* _Data to process_
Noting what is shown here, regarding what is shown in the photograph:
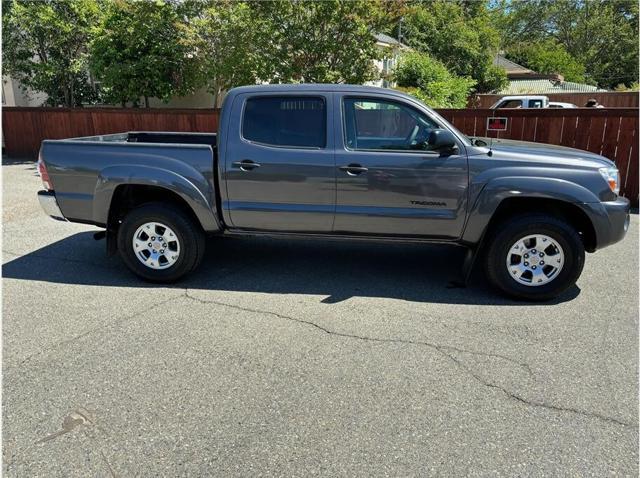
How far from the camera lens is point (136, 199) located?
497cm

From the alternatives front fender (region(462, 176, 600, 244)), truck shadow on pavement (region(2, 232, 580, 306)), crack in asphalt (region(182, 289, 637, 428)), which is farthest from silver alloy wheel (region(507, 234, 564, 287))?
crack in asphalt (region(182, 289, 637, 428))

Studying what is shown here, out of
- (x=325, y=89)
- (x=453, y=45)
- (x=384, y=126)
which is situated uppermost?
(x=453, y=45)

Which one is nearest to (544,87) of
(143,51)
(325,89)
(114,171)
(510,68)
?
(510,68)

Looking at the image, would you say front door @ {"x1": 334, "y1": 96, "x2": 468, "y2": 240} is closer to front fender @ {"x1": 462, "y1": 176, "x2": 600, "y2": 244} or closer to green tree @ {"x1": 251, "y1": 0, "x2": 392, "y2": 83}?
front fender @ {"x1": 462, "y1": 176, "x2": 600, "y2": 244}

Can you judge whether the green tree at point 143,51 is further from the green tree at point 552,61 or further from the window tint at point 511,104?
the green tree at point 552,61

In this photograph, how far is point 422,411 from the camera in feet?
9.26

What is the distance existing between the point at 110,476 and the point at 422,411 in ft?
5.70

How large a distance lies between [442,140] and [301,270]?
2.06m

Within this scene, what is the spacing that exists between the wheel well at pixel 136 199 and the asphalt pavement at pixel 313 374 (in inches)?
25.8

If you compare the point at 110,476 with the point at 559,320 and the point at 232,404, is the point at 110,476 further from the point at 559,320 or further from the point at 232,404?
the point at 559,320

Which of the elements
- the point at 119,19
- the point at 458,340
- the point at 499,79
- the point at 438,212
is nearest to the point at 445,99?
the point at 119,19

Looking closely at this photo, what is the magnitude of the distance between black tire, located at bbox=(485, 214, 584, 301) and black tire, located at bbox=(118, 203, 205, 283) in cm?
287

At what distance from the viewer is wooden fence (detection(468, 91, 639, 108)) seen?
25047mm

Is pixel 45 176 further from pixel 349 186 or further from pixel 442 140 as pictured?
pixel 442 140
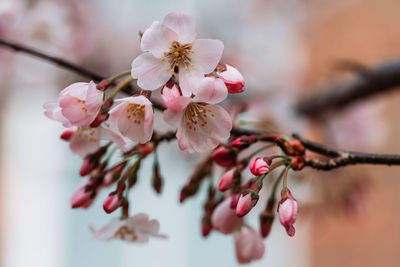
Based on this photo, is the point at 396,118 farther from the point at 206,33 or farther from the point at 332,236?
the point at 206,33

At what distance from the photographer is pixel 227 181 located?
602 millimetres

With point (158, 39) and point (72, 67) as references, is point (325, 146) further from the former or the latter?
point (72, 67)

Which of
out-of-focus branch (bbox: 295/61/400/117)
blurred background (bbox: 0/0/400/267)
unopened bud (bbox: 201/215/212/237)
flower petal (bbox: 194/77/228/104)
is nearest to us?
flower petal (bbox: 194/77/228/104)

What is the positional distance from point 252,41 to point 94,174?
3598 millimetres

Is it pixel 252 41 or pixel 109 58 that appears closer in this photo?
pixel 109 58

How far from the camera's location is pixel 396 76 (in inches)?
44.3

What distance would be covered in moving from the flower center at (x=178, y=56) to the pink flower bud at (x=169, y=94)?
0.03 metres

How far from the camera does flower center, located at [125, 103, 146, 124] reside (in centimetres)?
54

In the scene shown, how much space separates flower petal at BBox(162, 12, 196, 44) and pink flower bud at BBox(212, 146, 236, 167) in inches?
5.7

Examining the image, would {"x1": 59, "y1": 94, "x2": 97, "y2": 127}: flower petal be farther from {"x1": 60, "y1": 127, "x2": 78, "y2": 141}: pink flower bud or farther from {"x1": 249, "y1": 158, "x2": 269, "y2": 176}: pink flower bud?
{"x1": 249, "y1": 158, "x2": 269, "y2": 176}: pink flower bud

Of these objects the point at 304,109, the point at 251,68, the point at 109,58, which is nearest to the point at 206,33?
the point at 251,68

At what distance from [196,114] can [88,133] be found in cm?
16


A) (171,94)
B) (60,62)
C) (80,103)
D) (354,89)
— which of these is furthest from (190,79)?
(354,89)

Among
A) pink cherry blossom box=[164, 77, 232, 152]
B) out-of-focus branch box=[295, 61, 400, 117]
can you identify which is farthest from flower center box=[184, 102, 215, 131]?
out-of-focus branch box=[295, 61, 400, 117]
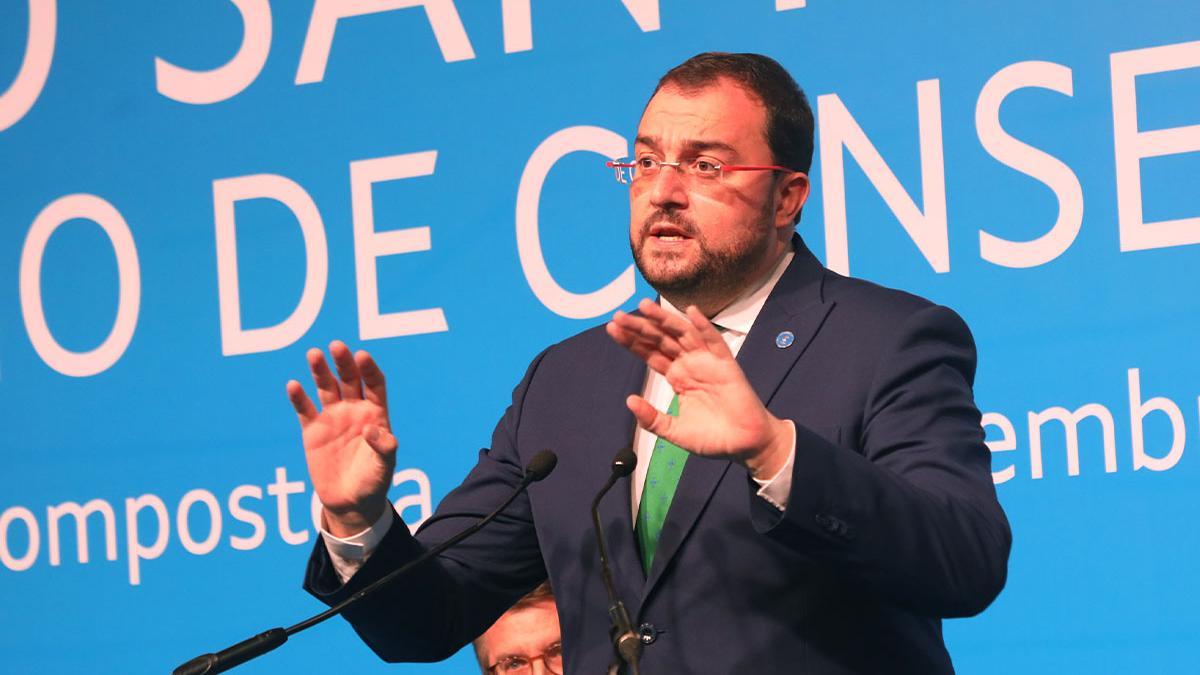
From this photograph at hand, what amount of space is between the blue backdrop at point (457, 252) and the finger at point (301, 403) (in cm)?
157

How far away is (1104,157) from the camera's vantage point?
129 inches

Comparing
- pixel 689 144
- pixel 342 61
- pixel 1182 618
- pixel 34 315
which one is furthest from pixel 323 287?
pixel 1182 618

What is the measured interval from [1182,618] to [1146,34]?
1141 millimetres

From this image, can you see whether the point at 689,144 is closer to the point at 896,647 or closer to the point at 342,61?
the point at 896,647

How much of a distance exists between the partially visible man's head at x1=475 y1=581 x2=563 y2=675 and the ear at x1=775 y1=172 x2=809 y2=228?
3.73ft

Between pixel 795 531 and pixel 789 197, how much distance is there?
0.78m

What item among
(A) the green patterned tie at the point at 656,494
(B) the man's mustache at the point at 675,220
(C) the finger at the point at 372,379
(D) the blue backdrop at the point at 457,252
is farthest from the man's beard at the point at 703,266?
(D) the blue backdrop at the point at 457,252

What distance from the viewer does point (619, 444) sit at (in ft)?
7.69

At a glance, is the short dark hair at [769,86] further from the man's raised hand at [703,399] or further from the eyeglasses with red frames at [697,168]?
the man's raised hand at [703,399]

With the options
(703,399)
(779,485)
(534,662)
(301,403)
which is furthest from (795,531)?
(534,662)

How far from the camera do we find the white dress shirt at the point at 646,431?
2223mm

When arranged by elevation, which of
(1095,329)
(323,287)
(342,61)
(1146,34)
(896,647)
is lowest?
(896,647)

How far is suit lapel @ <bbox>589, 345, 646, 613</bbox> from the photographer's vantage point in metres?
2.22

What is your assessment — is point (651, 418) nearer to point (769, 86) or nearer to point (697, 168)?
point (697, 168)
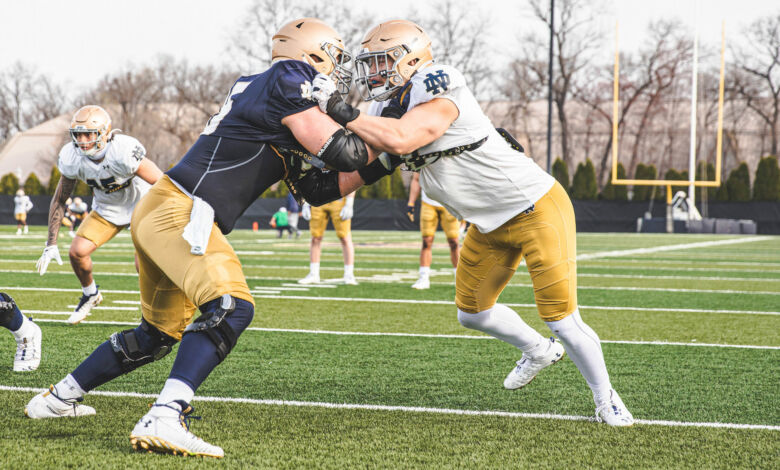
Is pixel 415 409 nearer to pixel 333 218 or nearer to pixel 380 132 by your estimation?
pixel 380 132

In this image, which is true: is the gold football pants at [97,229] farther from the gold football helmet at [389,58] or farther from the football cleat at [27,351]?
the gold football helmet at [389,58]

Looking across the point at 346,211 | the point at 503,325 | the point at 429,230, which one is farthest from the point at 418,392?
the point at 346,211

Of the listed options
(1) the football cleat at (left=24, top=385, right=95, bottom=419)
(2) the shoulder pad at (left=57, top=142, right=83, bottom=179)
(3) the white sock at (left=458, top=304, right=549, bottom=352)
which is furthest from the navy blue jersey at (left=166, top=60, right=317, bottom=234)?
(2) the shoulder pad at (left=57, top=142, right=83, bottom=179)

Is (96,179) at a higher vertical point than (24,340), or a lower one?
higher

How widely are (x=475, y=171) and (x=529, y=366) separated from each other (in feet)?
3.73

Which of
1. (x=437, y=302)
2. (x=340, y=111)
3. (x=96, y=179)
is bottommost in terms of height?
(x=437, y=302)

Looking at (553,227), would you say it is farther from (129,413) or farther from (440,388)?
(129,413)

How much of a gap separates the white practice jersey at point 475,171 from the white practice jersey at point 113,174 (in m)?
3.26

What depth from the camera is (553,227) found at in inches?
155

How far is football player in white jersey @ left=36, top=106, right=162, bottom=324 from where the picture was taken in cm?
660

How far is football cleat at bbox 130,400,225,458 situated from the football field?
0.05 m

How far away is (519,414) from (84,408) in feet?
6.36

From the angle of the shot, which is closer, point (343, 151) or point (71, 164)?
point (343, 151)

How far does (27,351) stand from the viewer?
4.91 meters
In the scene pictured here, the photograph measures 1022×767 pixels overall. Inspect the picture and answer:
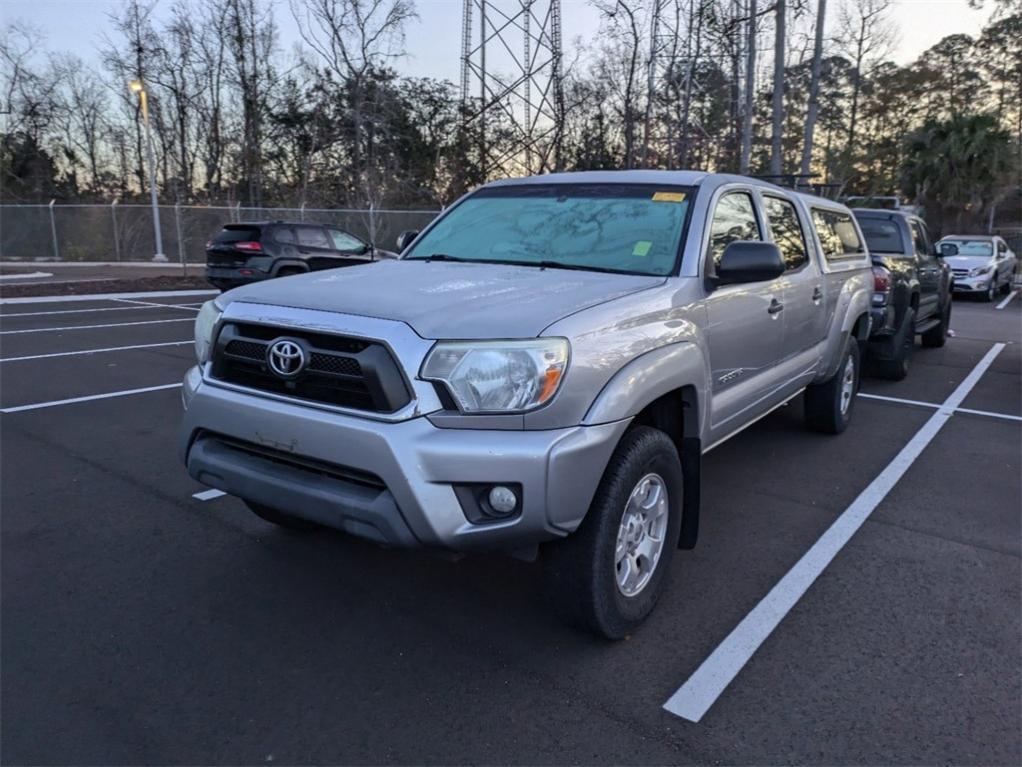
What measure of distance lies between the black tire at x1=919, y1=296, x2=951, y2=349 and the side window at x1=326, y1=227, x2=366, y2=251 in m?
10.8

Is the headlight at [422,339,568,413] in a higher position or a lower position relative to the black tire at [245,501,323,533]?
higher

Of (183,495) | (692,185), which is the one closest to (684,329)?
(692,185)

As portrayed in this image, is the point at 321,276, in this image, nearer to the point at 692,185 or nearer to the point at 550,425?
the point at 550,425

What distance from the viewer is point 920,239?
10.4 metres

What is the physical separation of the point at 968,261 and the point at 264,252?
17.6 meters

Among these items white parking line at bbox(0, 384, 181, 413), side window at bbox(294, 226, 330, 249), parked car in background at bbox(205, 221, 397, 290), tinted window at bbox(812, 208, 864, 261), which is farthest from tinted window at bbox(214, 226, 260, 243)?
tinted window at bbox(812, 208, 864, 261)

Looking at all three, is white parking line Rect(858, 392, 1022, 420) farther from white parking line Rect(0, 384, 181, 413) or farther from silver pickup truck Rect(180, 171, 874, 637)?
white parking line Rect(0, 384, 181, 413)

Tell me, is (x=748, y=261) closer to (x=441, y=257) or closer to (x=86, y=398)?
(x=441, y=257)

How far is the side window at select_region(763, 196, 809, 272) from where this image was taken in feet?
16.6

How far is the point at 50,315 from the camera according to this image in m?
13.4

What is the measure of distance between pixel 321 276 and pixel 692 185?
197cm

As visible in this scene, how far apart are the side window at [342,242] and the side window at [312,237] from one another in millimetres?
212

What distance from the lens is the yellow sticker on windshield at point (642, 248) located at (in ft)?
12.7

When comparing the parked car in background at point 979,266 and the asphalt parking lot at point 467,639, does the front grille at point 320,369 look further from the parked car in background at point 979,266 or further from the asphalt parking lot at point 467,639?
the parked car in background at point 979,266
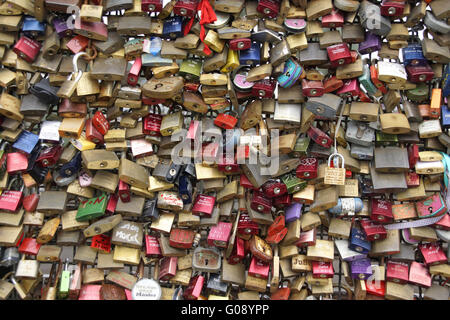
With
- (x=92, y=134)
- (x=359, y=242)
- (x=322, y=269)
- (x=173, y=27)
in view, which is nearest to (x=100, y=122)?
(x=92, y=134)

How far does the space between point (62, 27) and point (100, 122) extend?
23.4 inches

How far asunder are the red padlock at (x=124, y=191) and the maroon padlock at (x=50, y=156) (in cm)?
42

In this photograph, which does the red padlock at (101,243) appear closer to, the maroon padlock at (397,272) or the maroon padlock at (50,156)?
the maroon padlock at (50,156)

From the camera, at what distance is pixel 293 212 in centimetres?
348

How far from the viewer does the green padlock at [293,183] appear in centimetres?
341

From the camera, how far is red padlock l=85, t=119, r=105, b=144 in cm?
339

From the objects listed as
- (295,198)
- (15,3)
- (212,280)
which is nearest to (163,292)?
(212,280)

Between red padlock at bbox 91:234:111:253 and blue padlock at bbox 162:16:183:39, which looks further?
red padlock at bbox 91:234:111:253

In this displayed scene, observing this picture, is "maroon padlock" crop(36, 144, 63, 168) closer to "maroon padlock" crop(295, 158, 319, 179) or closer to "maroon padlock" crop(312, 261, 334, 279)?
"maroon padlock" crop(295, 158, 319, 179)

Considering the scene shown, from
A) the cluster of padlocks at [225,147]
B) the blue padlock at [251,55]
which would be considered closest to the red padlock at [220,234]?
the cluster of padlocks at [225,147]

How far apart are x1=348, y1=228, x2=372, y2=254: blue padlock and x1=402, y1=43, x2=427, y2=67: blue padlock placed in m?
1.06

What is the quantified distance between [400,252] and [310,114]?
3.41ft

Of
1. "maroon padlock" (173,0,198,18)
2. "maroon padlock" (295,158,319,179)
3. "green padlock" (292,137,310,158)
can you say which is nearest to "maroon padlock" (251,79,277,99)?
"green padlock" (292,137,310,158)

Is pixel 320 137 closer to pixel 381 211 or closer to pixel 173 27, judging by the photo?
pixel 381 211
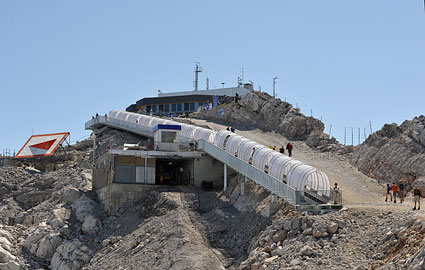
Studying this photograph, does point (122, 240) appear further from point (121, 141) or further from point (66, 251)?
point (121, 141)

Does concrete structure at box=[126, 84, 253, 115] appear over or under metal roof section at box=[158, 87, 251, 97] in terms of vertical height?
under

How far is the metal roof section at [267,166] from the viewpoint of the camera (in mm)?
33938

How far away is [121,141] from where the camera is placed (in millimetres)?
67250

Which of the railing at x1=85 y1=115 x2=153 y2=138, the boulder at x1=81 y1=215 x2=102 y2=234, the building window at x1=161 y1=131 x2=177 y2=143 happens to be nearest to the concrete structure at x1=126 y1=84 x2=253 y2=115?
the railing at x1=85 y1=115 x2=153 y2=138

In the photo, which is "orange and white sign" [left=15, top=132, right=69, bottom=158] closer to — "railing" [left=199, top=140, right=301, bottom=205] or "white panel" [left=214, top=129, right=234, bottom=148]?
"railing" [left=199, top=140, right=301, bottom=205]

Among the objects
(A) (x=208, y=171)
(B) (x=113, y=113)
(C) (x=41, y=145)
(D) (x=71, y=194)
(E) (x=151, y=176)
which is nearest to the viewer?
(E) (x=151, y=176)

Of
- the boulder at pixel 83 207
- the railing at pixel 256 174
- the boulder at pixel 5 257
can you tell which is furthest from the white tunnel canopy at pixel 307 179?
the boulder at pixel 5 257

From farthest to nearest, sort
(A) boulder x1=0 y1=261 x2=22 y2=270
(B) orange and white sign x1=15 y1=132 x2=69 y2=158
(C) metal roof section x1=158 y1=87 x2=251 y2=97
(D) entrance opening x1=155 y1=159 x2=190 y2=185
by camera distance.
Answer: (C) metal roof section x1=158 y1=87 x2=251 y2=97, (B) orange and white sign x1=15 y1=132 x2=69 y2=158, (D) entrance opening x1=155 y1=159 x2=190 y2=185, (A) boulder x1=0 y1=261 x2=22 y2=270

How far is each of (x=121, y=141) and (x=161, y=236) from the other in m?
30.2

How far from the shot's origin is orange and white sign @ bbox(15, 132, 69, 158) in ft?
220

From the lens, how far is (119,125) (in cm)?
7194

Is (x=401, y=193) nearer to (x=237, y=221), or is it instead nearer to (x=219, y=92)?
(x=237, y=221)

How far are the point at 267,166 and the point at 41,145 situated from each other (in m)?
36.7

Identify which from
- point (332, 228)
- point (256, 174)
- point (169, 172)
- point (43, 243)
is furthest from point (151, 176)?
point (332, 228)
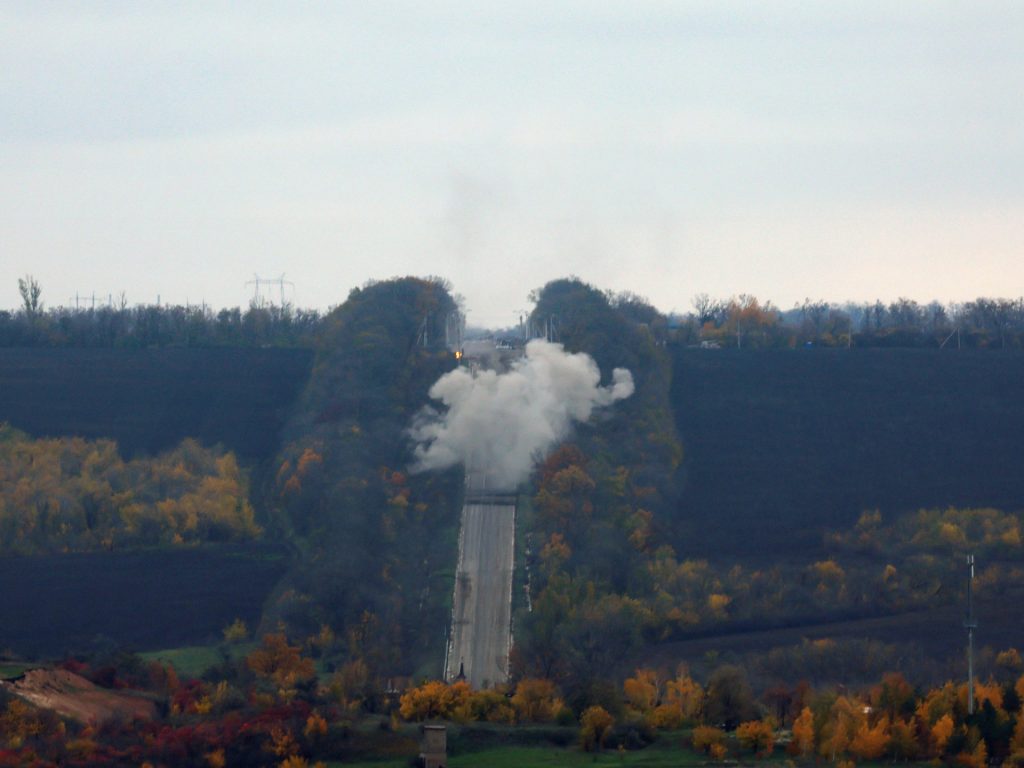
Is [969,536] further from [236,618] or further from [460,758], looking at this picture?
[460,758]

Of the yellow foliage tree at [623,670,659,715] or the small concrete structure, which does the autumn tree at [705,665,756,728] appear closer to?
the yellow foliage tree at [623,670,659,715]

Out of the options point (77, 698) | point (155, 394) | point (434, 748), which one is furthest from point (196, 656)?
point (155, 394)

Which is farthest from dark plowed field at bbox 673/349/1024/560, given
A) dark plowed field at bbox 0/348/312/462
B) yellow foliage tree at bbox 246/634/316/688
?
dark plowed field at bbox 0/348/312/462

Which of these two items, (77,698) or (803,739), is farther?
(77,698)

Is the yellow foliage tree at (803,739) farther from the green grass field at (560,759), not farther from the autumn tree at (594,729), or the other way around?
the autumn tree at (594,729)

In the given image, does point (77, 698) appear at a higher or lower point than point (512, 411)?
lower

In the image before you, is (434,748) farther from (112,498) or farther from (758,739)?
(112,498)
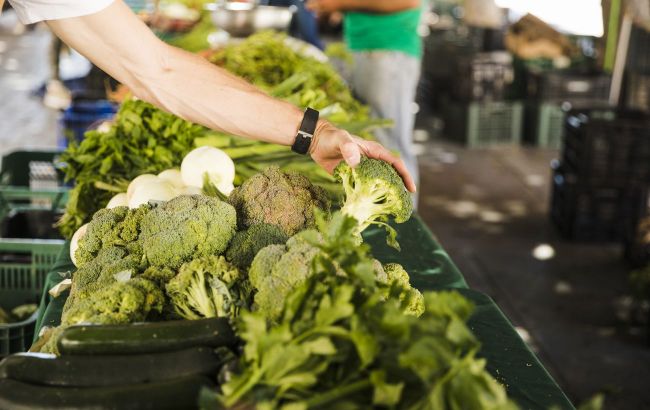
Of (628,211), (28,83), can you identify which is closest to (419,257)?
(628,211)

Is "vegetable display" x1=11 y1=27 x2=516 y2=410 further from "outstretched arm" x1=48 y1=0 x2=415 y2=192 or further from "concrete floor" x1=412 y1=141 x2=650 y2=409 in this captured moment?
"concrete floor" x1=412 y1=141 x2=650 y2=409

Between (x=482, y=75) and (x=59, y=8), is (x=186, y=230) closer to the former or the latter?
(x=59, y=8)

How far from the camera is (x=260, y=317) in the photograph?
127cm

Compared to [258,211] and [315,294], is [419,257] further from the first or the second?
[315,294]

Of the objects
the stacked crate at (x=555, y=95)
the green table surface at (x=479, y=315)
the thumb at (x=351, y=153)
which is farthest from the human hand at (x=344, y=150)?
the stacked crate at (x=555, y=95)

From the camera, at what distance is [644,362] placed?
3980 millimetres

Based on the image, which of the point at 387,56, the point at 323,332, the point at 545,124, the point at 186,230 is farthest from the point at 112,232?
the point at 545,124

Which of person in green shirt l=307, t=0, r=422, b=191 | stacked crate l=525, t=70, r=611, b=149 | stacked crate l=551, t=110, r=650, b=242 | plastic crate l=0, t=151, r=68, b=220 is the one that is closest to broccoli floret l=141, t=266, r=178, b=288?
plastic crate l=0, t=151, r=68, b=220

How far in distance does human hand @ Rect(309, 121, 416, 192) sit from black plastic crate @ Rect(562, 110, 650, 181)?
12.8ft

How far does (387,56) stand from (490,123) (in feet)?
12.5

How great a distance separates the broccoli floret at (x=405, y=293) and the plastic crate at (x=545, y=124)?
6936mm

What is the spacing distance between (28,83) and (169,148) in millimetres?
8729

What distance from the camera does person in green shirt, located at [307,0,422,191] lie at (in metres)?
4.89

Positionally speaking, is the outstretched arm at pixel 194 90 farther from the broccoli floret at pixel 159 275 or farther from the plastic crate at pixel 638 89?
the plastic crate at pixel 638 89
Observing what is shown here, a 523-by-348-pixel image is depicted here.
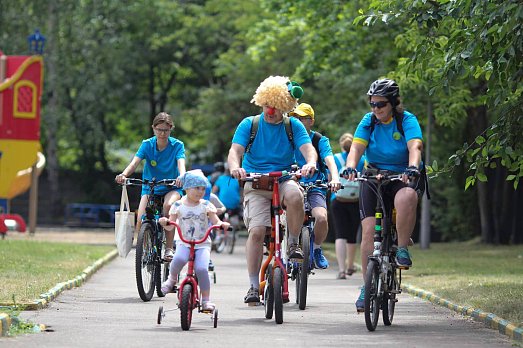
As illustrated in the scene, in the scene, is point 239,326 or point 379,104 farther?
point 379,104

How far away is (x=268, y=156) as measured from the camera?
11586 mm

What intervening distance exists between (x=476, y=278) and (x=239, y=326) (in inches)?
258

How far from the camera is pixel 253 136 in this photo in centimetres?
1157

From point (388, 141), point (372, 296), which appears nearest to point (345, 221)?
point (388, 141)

* _To be done_
Rewrite everything from the line containing "Observing what is" down to the end of the records, swapping "camera" for "viewer" and changing nothing else. Omit the pictures from your answer.

* _Exercise output_
Observing what is shown here, a 523-by-348-pixel image is depicted here.
As illustrated in the scene, in the scene, is point 239,326 or point 379,104 farther?
point 379,104

How far away is (x=268, y=156) as measured from the viewer?
11586 mm

What intervening distance exists between (x=476, y=278) and (x=239, y=326) (in inches)?
258

How far from the viewer is pixel 253 136 in this photo in centimetres?
1157

From point (388, 141), point (372, 296), which appears nearest to point (345, 221)?
point (388, 141)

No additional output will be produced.